#1「工場夜勤-始動編-」

これから私のバイト放浪記の連載が始まる。

どういった形で連載を行うか考えたのだが、私が今までしばき上げてきた幾多ものバイトの職場ひとつ一つにフォーカスをあて、当時の実際に目に映った光景と私の思いを添えて記憶ある限りここに残していく。

記念すべき第一回を飾るのは食品工場・深夜帯勤務だ。

まず工場夜勤で働く経緯を話しておくと、私は大学の最初の一年で百万円以上〜を稼ぐと誓った。18歳の小僧が夢を叶えるために考えた結果だ。

そうして大一の夏休み期間、YouTubeのおすすめに出てきた「キツいけどゴリゴリ稼げる」と言われる工場夜勤に挑むことを決めた。

面接では「毎日二十四時間働けます!」といった結果一人だけ即日採用された。

そして初出勤、食品工場に初めて足を踏み入れた。

メガ敷地にクソでか工場、そして真っ白電灯に一ミリも外が見えないようになっている内装。「今日はサンドイッチ課でお願いします」そう言われて着いたのは爆音で無限にサンドイッチを吐き出す機械とベルトコンベアがある部屋。

ここまで絶望的な気持ちにさせてくる内装に、俺はちょっと泣きそうになった。同時に職場選びをミスったことに気づいた。

そして私はパックされる前のサンドにソーセージを置く仕事だった。これを仕事と言っていいのか。

演習課題
- 1) 工場夜勤の記事で、書き手は大学の最初の一年でいくら以上を稼ぐと誓ったか。
- 2) 工場夜勤の記事から、「記念すべき第一回を飾るのは食品工場・深夜帯勤務だ。」を含む語句で始まり「そして初出勤、食品工場に初めて足を踏み入れた。」で終わる部分を、一字も変えずに書き写してください。
- 3) 工場夜勤の記事の最後の文に続く部分を書き足してください。
このデータは今回の作業では一切使わない。

収集データ
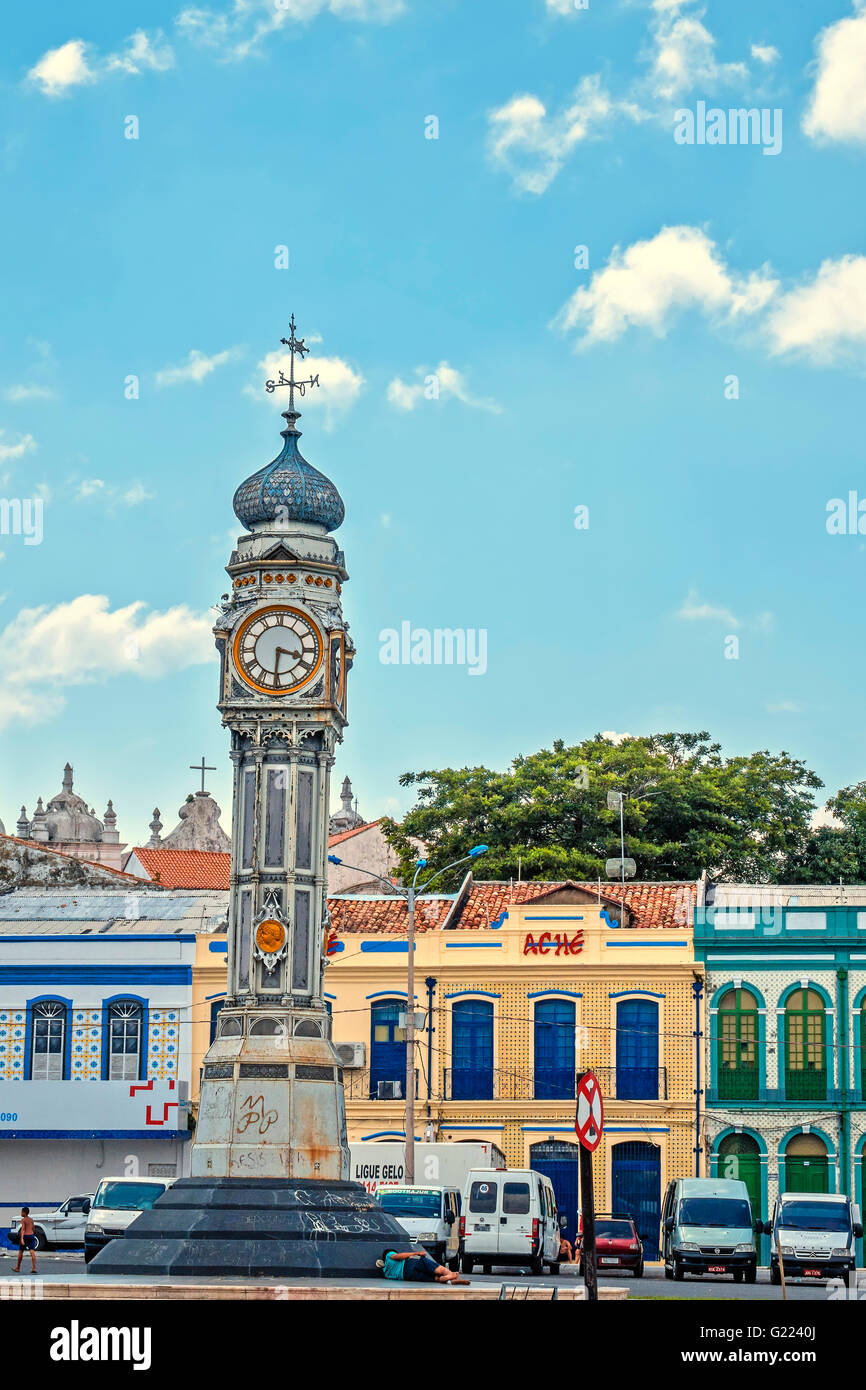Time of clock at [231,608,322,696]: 3:30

解答
- 1) 百万円以上。

- 2)
記念すべき第一回を飾るのは食品工場・深夜帯勤務だ。

まず工場夜勤で働く経緯を話しておくと、私は大学の最初の一年で百万円以上〜を稼ぐと誓った。18歳の小僧が夢を叶えるために考えた結果だ。

そうして大一の夏休み期間、YouTubeのおすすめに出てきた「キツいけどゴリゴリ稼げる」と言われる工場夜勤に挑むことを決めた。

面接では「毎日二十四時間働けます!」といった結果一人だけ即日採用された。

そして初出勤、食品工場に初めて足を踏み入れた。

- 3)
意外にもベルトコンベアが早くてソーセージを置くのが難しかった。

一時間が経った頃、俺はソーセージ置き職人になっていた。俺のソーセージ捌きは早すぎて見えなかった。

残り11時間、あまりにも退屈だったので様々なことを考えた。

自分が生まれてから最古の記憶、中高のバスケ部が辛すぎて失禁した記憶、男の後輩に告白された時の記憶、今日の朝ごはん、正義とは何か、悪とは何か…

まあこんだけ考え事をしたならそこそこ時間は経っているだろう。

20分しか経っていなかった。俺はちょっと泣いた。

そこからはもう自分で自分を制御できなくなり、ただ無限にソーセージを置きながら思考を繰り返す残念なソクラテスになっていた。

それでも時計を見るたび20分しか経ってない。そんなことを11時間繰り返した。

そして退勤の時は来た。

まっすぐ歩けないのだ。着替えなければいけないのに、着替えようとすると手がソーセージを捌こうとする。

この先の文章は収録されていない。